STAT 453: Deep Learning (Spring 2020)  
Instructor: Sebastian Raschka (sraschka@wisc.edu)  

Course website: http://pages.stat.wisc.edu/~sraschka/teaching/stat453-ss2020/  
GitHub repository: https://github.com/rasbt/stat453-deep-learning-ss20

## Autograd Example

In [0]:
import torch
from torch.autograd import grad
import torch.nn.functional as F

Suppose we have the example from the lecture slides

In PyTorch, the function is defined and computed as follows:

In [0]:
x = torch.tensor([3.])
w = torch.tensor([2.], requires_grad=True)
b = torch.tensor([1.], requires_grad=True)
a = F.relu(x*w + b)

In [3]:
a

tensor([7.], grad_fn=<ReluBackward0>)

By default, PyTorch will automatically build a computation graph in the background if variables have the parameter `requires_grad=True` set. If new variables without that parameter set to `True` are used in a computation with a variable that has `requires_grad=True`, these new variables will also automatically have gradients set to `True` (this simply means that gradients for these variables will be computed; it is wasteful to set it to `True` if we don't need that variable's gradient; for example, we usually don't need the gradients of he training inputs `x`).

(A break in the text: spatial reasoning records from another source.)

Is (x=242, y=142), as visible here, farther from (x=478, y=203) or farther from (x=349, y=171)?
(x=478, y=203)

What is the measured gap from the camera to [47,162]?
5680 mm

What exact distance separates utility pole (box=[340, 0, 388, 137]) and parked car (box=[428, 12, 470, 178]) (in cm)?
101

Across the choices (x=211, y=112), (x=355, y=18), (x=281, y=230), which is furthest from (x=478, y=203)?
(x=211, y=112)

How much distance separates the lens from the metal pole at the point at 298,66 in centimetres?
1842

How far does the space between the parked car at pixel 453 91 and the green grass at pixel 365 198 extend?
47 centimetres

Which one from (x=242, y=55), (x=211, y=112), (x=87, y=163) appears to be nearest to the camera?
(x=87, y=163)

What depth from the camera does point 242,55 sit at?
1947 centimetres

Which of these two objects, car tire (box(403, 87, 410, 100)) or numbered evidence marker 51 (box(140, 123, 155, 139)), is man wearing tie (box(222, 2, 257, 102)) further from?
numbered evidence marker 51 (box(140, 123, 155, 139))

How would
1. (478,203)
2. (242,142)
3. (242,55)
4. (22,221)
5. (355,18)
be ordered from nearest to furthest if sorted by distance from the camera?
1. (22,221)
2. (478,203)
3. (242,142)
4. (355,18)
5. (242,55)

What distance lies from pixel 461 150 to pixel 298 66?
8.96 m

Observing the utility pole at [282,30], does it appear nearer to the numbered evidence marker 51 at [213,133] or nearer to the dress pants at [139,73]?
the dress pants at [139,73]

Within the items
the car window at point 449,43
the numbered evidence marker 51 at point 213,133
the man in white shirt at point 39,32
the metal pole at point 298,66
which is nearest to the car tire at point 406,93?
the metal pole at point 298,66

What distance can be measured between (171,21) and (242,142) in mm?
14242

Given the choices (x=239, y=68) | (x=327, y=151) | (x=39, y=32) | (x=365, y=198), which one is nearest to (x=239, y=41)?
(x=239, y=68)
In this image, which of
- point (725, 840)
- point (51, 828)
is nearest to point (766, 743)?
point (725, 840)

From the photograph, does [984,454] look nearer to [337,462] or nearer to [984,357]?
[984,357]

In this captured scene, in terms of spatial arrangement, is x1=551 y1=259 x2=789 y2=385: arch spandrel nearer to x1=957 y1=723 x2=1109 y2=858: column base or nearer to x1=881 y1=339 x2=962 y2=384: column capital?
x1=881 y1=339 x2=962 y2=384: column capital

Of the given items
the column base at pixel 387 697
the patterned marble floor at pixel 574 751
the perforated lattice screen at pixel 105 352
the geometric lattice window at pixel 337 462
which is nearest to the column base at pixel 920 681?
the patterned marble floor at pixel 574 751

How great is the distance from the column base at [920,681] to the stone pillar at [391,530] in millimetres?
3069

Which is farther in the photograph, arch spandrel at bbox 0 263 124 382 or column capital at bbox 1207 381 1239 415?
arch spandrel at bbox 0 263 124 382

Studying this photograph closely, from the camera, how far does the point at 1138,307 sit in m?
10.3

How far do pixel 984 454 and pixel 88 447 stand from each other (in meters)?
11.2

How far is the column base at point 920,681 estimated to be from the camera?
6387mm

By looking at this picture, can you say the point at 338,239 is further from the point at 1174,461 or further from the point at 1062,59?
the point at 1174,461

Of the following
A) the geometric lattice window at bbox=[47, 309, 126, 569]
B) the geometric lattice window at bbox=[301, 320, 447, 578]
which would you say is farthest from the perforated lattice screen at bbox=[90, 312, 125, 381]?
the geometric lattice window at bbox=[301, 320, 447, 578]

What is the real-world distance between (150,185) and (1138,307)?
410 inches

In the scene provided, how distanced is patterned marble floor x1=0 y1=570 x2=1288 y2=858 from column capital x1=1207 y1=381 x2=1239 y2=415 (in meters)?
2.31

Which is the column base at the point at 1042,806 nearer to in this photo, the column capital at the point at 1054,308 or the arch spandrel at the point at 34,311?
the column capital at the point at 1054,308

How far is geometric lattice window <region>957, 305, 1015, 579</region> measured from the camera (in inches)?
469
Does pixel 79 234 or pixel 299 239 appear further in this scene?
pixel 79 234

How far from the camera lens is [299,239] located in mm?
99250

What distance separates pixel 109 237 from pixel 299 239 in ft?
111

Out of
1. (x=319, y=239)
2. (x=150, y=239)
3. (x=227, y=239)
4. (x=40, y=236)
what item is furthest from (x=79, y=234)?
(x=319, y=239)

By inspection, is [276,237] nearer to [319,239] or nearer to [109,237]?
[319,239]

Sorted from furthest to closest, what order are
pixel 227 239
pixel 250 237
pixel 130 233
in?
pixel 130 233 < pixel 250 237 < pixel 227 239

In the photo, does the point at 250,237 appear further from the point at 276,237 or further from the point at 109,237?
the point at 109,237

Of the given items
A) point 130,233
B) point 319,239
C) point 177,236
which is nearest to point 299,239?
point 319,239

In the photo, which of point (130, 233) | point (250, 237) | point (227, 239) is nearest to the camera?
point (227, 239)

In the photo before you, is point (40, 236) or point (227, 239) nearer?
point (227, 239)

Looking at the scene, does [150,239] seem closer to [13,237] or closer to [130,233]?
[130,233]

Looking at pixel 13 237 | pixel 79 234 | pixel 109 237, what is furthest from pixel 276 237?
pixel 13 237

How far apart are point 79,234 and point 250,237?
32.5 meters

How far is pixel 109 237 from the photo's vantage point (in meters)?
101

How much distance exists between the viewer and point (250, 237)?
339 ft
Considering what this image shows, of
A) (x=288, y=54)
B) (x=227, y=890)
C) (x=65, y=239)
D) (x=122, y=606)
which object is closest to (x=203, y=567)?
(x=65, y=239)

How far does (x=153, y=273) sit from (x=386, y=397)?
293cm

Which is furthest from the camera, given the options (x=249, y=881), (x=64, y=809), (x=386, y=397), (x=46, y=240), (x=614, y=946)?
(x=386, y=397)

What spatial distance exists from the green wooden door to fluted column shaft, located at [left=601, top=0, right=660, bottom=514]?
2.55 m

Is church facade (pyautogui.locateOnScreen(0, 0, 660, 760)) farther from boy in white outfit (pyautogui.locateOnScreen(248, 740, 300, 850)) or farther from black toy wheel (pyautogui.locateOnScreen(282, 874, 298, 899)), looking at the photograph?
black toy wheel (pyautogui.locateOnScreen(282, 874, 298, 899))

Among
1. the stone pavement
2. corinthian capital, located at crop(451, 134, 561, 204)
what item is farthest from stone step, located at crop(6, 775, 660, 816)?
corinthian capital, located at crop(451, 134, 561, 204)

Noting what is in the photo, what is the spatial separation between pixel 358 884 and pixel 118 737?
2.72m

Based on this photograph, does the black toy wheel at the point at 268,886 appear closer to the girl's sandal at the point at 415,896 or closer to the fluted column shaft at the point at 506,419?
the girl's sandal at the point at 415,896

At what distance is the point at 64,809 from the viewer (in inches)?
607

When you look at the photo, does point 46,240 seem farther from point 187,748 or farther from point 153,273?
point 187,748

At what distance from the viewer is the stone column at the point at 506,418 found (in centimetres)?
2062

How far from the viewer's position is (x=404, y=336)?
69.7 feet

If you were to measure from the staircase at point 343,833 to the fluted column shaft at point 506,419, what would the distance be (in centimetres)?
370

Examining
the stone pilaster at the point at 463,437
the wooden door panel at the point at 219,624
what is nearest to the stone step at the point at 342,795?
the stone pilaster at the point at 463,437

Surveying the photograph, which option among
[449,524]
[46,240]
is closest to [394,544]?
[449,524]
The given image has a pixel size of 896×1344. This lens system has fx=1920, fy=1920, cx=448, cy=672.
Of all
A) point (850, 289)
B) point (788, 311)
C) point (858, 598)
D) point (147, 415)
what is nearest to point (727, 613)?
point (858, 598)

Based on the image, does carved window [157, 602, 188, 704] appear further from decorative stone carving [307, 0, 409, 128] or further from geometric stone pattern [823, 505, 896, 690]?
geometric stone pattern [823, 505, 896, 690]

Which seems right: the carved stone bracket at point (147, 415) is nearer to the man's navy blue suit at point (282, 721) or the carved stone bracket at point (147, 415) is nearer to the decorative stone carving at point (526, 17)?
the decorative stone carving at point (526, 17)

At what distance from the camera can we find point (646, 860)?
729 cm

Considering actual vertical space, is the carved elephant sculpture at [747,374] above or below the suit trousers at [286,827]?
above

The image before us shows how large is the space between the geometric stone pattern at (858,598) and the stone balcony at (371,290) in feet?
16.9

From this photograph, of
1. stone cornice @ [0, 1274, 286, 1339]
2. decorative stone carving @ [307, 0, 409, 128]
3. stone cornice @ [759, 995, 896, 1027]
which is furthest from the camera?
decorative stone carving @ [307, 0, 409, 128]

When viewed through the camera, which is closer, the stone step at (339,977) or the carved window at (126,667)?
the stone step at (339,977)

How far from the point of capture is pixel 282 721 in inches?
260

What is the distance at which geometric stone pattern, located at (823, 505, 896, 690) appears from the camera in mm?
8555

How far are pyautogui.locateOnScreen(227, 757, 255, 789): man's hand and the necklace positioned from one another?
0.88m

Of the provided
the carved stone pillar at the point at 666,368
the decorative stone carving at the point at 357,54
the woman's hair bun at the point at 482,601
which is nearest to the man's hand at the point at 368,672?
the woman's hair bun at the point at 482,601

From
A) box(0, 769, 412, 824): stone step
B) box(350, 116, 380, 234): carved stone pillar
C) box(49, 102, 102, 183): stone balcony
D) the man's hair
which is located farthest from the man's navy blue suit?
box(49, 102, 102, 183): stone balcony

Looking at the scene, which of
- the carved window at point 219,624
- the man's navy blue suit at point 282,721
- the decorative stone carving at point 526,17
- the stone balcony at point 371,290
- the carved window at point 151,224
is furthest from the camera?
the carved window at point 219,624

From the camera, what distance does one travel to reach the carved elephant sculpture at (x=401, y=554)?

Let's compute the derivative of a with respect to w:

In [4]:
grad(a, w, retain_graph=True)

(tensor([3.]),)

Above, the `retain_graph=True` means the computation graph will be kept in memory -- this is for example purposes so that we can use the `grad` function again below. In practice, we usually want to free the computation graph in every round.

In [5]:
grad(a, b)

(tensor([1.]),)

Note that PyTorch functions are usually more efficient, but we could also implement our own ReLU function as shown below:

Note that even though the derivative of ReLU is not defined at 0, PyTorch autograd will do something that is reasonable for practical purposes:

In [6]:
x = torch.tensor([3.])
w = torch.tensor([2.], requires_grad=True)
b = torch.tensor([1.], requires_grad=True)

def my_relu(z):
    if z > 0.:
        return z
    else:
        z[:] = 0.
        return z

a = my_relu(x*w + b)
grad(a, w)

(tensor([3.]),)